Die Geschichte des Innsbrucker Wahrzeichens

Das Wahrzeichen der Tiroler Landeshauptstadt, das "Goldene Dachl", ist über ein halbes Jahrtausend alt. Der spätgotische Prunkerker entstand 1494 bis 1496, als Innsbruck unter Maximilian I. Zentrum der Weltpolitik der Habsburger war. Maximilian I. ließ das Goldene Dachl anläßlich seiner Hochzeit mit Bianca Maria Sforza von Mailand errichten.

Vergoldete Schindeln
Unter Maximilian war Innsbruck das Zentrum Europas. Wo sich heute Dutzende von Touristen tummeln, fanden zu Zeiten dieses Herrschers Ritterturniere statt. Das Goldene Dachl fungierte dabei auch als Zuschauerloge des Hofes.
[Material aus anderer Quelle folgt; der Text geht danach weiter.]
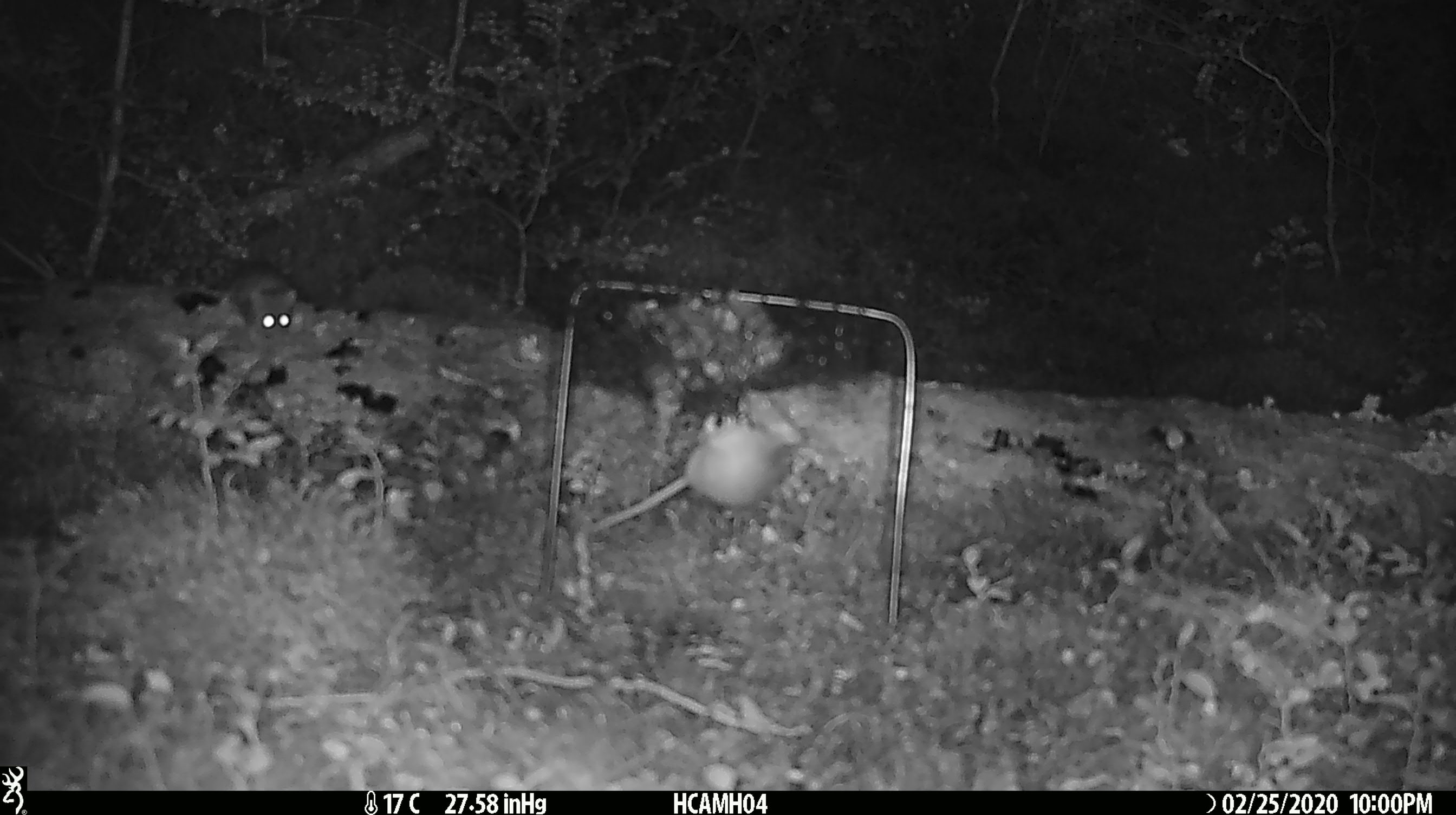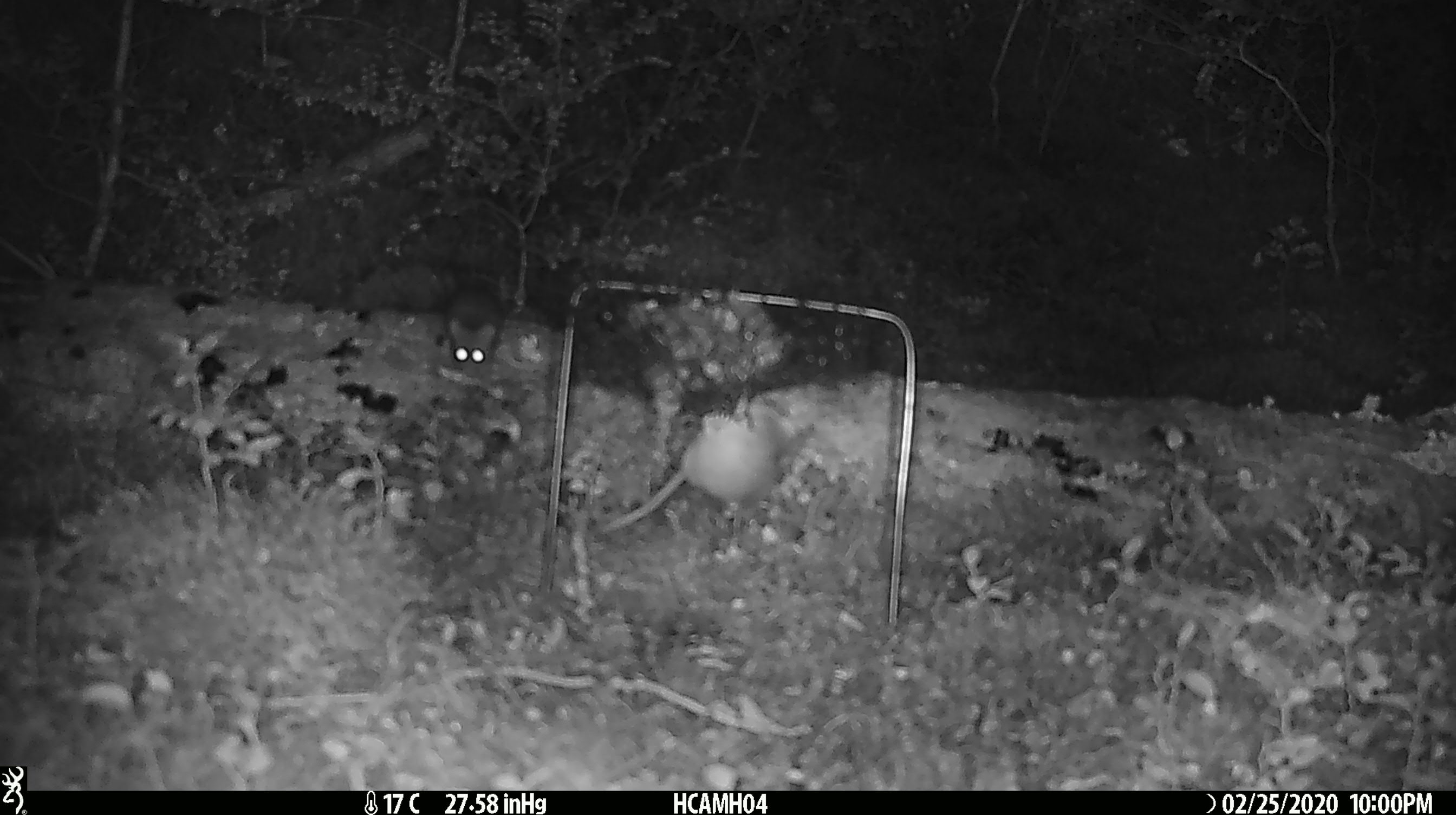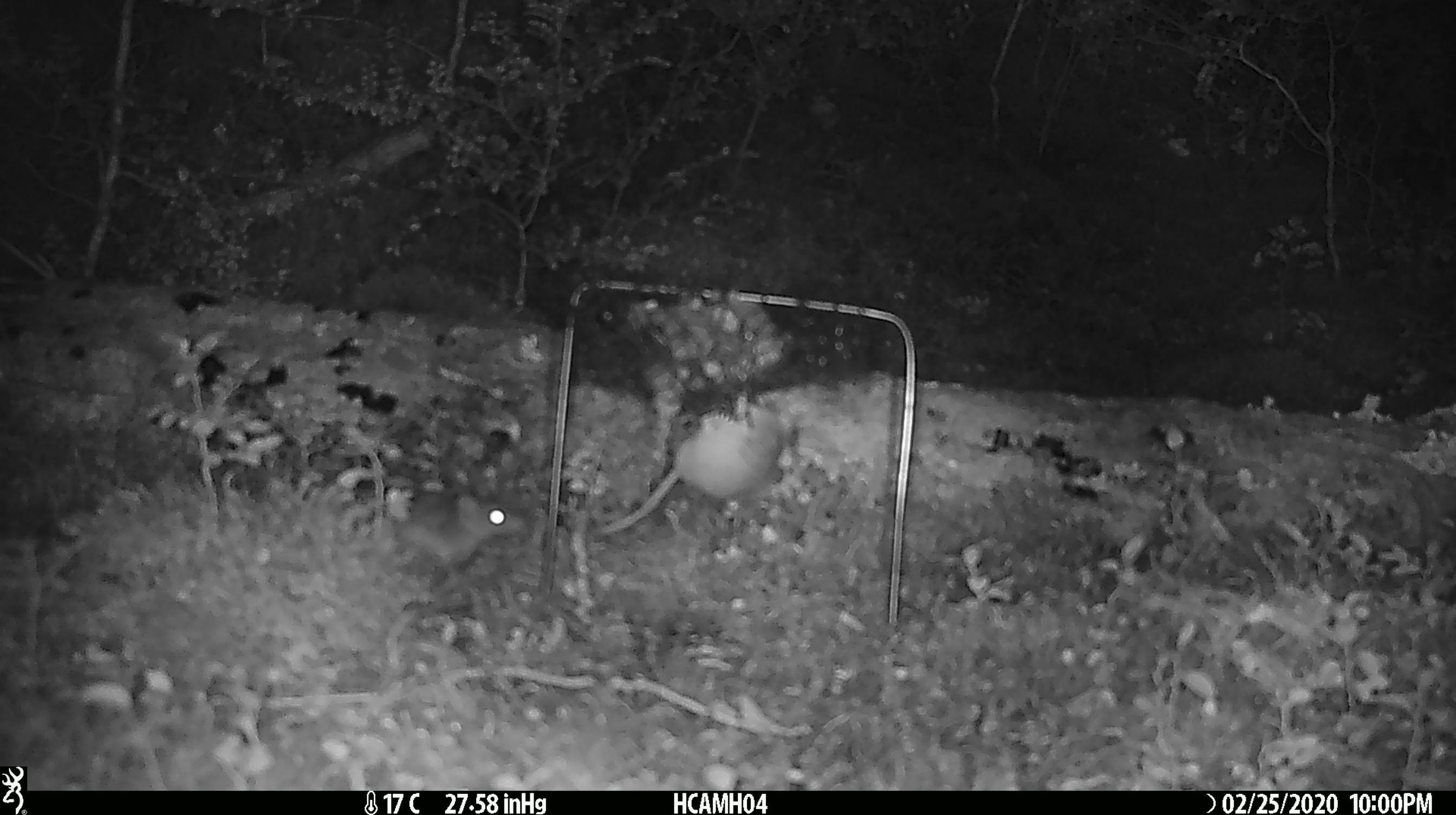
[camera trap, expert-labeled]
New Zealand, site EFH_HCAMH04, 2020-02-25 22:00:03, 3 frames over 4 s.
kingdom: Animalia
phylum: Chordata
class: Mammalia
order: Rodentia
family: Muridae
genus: Mus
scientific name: Mus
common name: mouse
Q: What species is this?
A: Mouse (Mus).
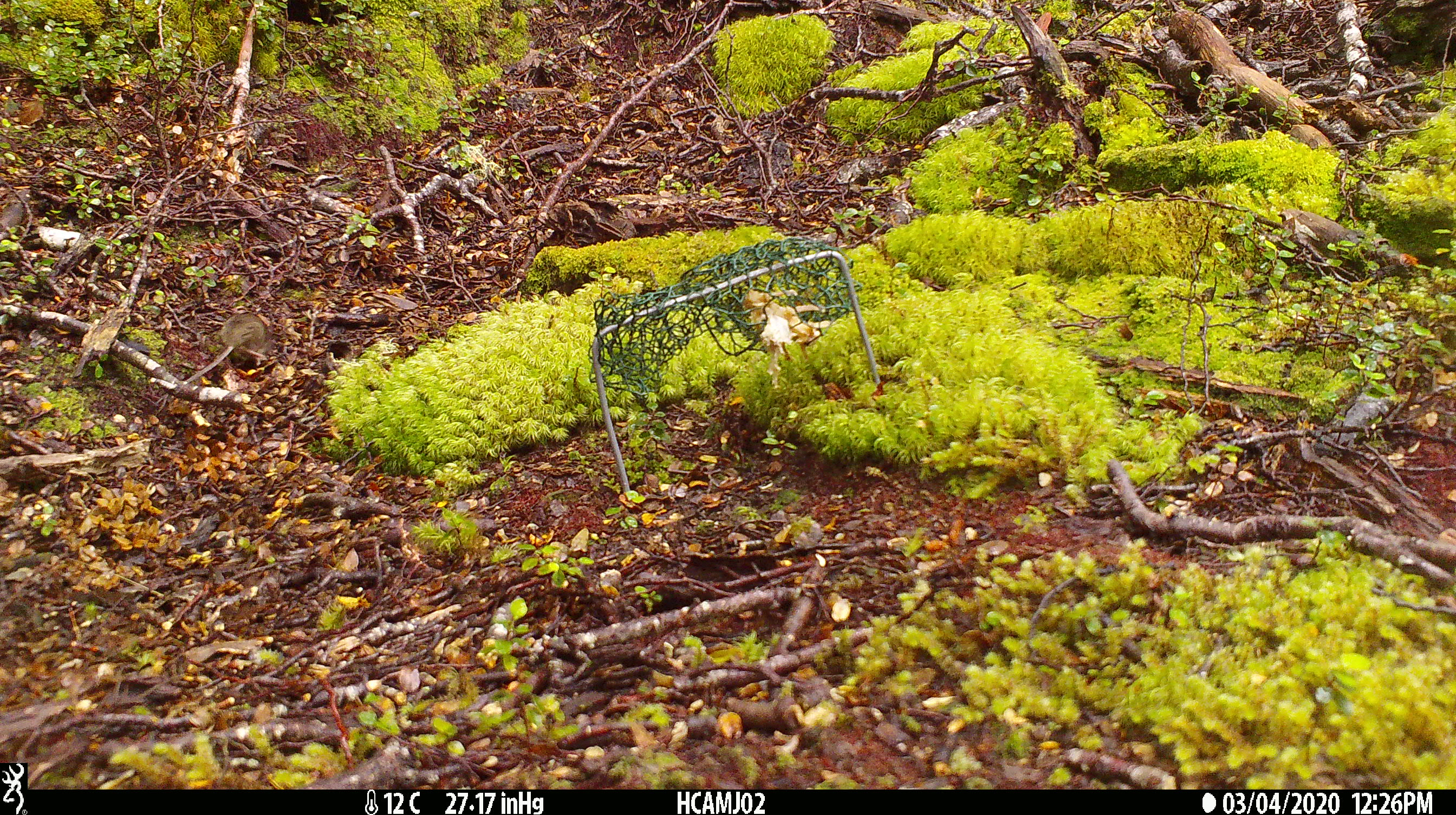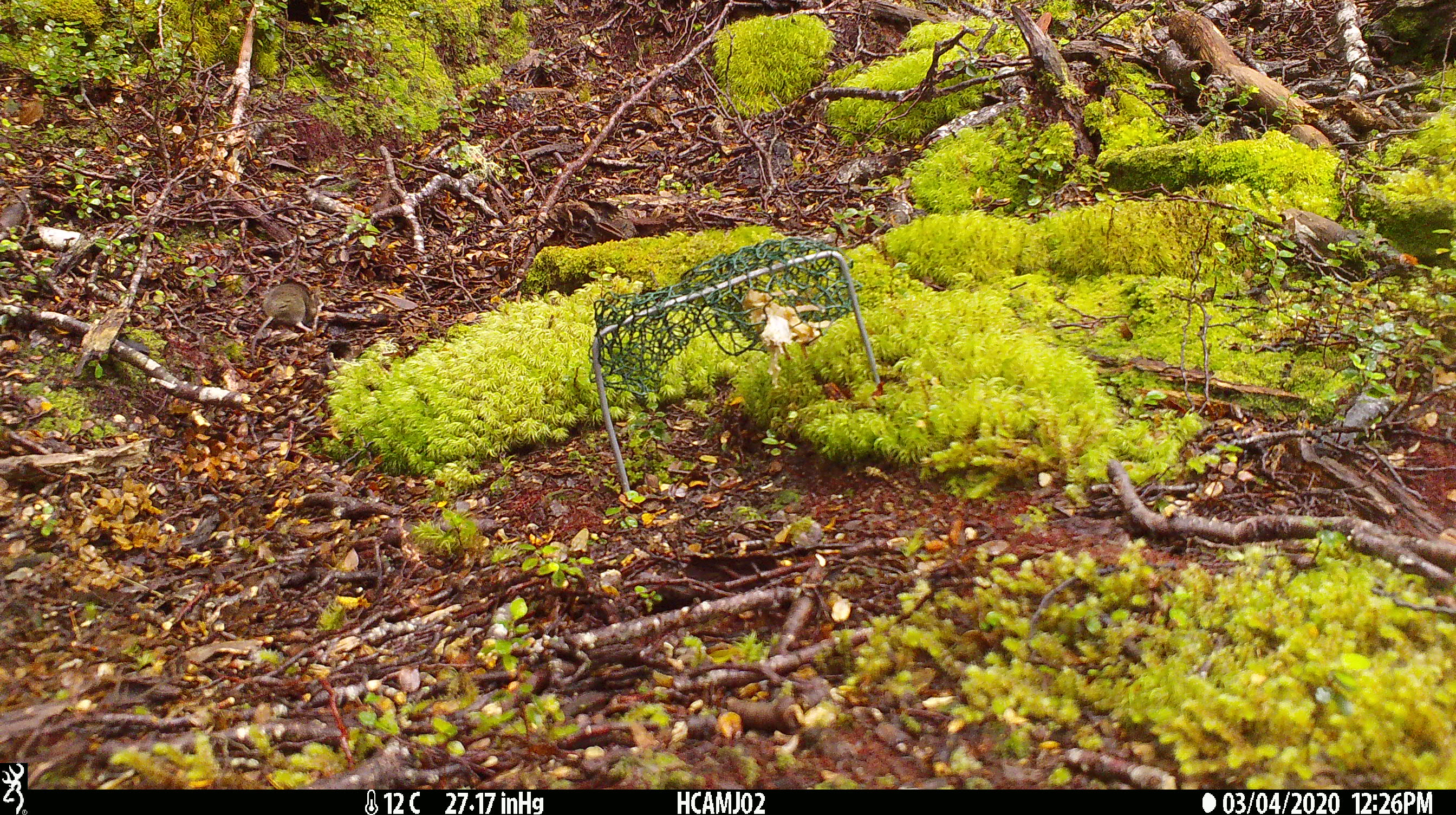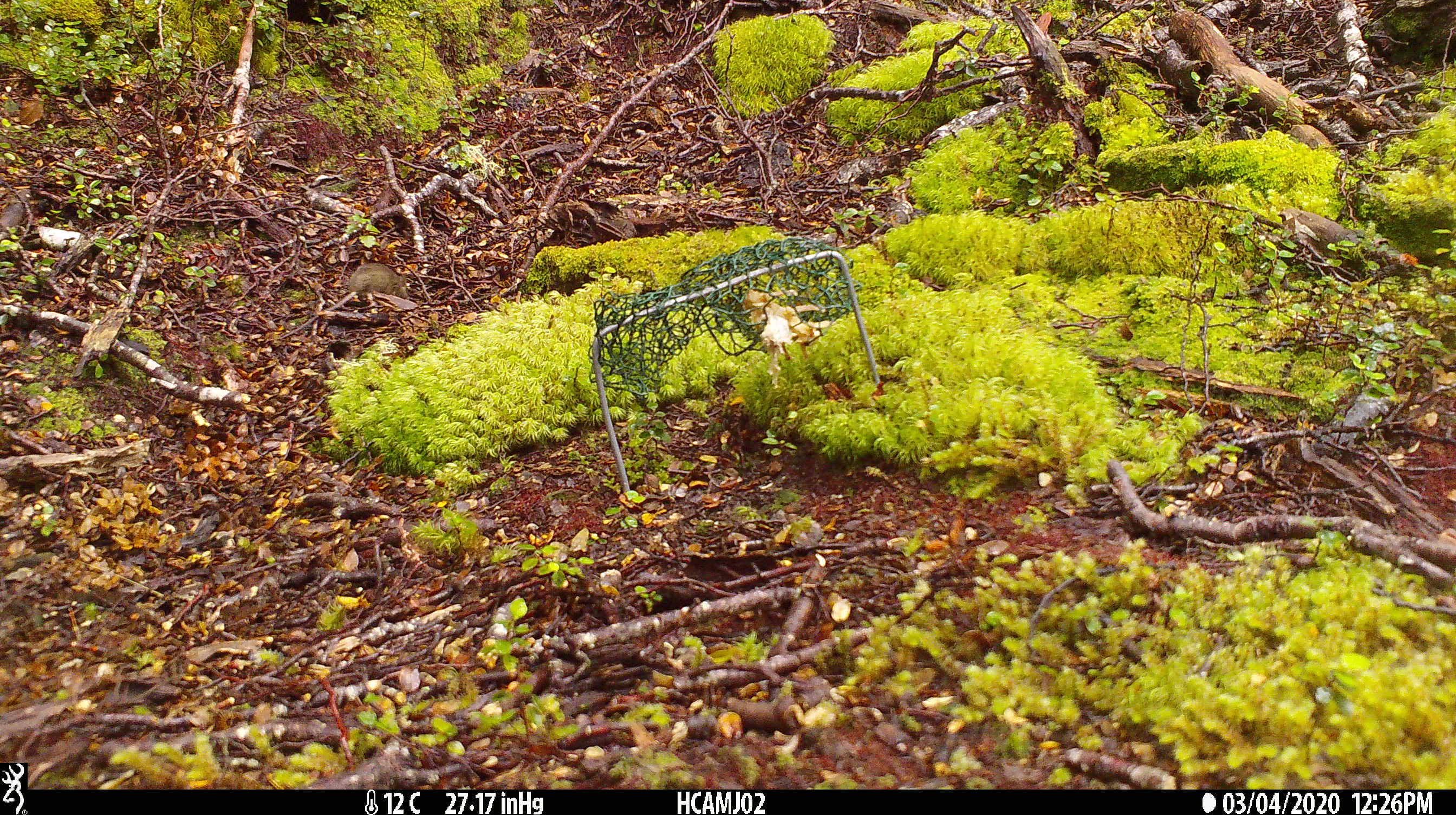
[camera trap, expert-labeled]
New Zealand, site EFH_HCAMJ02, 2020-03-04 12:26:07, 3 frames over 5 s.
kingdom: Animalia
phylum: Chordata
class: Mammalia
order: Rodentia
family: Muridae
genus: Mus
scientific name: Mus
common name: mouse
Der berühmte Erker verdankt seinen Namen den 2.657 feuervergoldeten Schindeln.

Offene Loggia
Um das Wahrzeichen rankt sich die Legende, "Herzog Friedl mit der leeren Tasche" habe den Erker mit "Goldschindeln" decken lassen, um zu beweisen, daß er gar keine leere Tasche habe. In Wahrheit war es aber Maximilian I., der den Erker errichten ließ. Bei der Errichtung handelte es sich nicht um einen Neubau, sondern um einen "Umbau" eines schlichten Hauserkers durch eine im Erdgeschoß eingefügte Scheinarchitektur und eine offene Loggia im zweiten Stock.

Reliefs zeigen Maurentanz
Über das Alter des 16 Meter hohen Wahrzeichens geben Wappendarstellungen im Netzrippengewölbe der Loggia Auskunft. Der Bau erfolgte demnach in den Jahren 1494 bis 1496. Als kunsthistorisch bedeutsam gelten unter anderem Reliefs an der Brüstung der Loggia, welche den am Ende des 15. Jahrhunderts von den Mauren in Spanien ausgehenden "Moreskentanz", einen Liebestanz, darstellen.